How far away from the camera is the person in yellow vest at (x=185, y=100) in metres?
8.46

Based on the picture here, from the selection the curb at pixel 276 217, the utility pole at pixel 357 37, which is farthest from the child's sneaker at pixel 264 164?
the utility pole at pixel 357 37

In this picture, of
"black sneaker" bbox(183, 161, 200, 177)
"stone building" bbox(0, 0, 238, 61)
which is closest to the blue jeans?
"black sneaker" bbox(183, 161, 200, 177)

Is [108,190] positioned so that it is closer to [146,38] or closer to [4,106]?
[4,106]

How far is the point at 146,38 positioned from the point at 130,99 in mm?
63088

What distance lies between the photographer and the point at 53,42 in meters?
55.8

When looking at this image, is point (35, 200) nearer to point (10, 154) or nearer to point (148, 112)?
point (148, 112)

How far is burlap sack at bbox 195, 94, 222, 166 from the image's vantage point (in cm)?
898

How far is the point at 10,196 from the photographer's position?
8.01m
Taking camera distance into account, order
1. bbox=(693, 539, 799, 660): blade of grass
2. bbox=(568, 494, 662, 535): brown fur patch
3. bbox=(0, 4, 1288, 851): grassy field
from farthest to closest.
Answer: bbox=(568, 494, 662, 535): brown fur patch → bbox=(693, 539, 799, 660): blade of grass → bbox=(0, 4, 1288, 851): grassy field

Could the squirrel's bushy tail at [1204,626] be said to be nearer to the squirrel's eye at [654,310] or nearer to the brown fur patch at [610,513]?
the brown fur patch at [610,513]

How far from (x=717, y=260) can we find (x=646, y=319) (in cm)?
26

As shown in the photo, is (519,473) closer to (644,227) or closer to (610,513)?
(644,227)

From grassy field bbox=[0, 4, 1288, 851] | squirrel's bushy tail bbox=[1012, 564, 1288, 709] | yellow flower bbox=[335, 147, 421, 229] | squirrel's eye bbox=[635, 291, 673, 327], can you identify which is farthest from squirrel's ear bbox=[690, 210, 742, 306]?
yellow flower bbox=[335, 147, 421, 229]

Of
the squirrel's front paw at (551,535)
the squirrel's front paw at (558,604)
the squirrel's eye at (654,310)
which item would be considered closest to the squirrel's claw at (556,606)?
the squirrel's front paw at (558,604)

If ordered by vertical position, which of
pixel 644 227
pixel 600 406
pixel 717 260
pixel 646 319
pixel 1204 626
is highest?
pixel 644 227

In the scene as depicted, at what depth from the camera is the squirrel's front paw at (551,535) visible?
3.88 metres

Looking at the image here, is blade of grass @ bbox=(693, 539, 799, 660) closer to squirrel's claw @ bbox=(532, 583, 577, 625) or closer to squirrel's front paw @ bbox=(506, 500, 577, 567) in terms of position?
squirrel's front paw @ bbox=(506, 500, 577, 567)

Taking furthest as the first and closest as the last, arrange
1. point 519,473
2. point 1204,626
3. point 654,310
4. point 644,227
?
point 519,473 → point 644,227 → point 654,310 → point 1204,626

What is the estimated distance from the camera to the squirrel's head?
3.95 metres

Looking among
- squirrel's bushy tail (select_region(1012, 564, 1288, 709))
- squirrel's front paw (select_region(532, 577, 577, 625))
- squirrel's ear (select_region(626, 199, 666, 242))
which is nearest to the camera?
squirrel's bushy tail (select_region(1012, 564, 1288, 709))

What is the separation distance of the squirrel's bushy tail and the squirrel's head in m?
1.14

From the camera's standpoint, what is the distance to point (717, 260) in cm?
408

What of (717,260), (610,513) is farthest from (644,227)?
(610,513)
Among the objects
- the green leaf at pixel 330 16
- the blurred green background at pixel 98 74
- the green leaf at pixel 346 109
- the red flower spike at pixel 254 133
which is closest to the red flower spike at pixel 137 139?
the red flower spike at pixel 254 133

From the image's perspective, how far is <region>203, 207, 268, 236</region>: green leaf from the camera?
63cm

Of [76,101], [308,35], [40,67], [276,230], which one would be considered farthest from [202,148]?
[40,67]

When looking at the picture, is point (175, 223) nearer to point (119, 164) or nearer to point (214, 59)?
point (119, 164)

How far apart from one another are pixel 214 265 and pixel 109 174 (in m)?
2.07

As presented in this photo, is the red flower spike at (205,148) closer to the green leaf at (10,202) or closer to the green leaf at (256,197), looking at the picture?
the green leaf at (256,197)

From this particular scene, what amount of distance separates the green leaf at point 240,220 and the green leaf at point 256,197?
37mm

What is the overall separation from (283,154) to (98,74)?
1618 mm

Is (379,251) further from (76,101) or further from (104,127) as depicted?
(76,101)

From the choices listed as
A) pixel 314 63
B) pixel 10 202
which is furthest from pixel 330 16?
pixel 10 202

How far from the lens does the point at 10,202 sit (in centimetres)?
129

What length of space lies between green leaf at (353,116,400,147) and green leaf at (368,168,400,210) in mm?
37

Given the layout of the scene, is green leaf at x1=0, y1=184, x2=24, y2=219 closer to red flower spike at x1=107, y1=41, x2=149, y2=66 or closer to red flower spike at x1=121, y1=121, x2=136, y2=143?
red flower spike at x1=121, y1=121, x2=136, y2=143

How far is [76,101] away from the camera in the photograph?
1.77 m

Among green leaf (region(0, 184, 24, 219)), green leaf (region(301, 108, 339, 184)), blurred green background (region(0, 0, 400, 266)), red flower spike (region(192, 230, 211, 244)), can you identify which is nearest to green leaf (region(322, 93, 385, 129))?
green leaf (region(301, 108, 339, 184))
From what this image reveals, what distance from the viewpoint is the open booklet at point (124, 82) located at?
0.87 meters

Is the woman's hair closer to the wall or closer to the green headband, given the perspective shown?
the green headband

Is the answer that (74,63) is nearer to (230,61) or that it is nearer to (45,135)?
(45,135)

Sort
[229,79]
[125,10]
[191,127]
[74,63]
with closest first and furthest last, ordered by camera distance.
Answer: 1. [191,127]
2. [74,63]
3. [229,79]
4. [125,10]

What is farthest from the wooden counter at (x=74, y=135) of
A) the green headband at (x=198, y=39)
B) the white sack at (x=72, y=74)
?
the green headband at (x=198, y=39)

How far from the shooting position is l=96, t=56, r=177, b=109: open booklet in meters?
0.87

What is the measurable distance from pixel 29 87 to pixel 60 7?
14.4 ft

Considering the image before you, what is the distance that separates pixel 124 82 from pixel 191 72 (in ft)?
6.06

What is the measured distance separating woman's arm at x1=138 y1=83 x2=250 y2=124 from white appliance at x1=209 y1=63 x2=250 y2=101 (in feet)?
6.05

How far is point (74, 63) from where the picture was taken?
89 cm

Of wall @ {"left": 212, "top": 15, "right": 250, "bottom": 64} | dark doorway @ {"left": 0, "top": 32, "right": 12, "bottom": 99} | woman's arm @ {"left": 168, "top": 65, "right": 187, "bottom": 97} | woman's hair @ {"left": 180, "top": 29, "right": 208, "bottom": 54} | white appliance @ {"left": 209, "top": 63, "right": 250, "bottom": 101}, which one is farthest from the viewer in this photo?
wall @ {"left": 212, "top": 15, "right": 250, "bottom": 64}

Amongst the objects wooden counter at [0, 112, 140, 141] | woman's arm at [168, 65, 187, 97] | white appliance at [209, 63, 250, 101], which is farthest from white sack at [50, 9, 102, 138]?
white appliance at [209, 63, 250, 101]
++++++++++++++++++++
### SHORT TASK
Reproduce the listing from the line containing "How far is point" through the end of the listing, substituting "most distant" for each occurrence of "farthest" and leaving everything else unchanged.

### SOLUTION FOR THIS PROBLEM
How far is point (74, 63) from where the picture was taken?
89 cm

Of wall @ {"left": 212, "top": 15, "right": 250, "bottom": 64} | dark doorway @ {"left": 0, "top": 32, "right": 12, "bottom": 99} | woman's arm @ {"left": 168, "top": 65, "right": 187, "bottom": 97} | woman's hair @ {"left": 180, "top": 29, "right": 208, "bottom": 54} | white appliance @ {"left": 209, "top": 63, "right": 250, "bottom": 101}, which one is most distant from the viewer in this photo?
wall @ {"left": 212, "top": 15, "right": 250, "bottom": 64}

Amongst the objects wooden counter at [0, 112, 140, 141] | woman's arm at [168, 65, 187, 97] | white appliance at [209, 63, 250, 101], which is most distant from white sack at [50, 9, 102, 138]?
white appliance at [209, 63, 250, 101]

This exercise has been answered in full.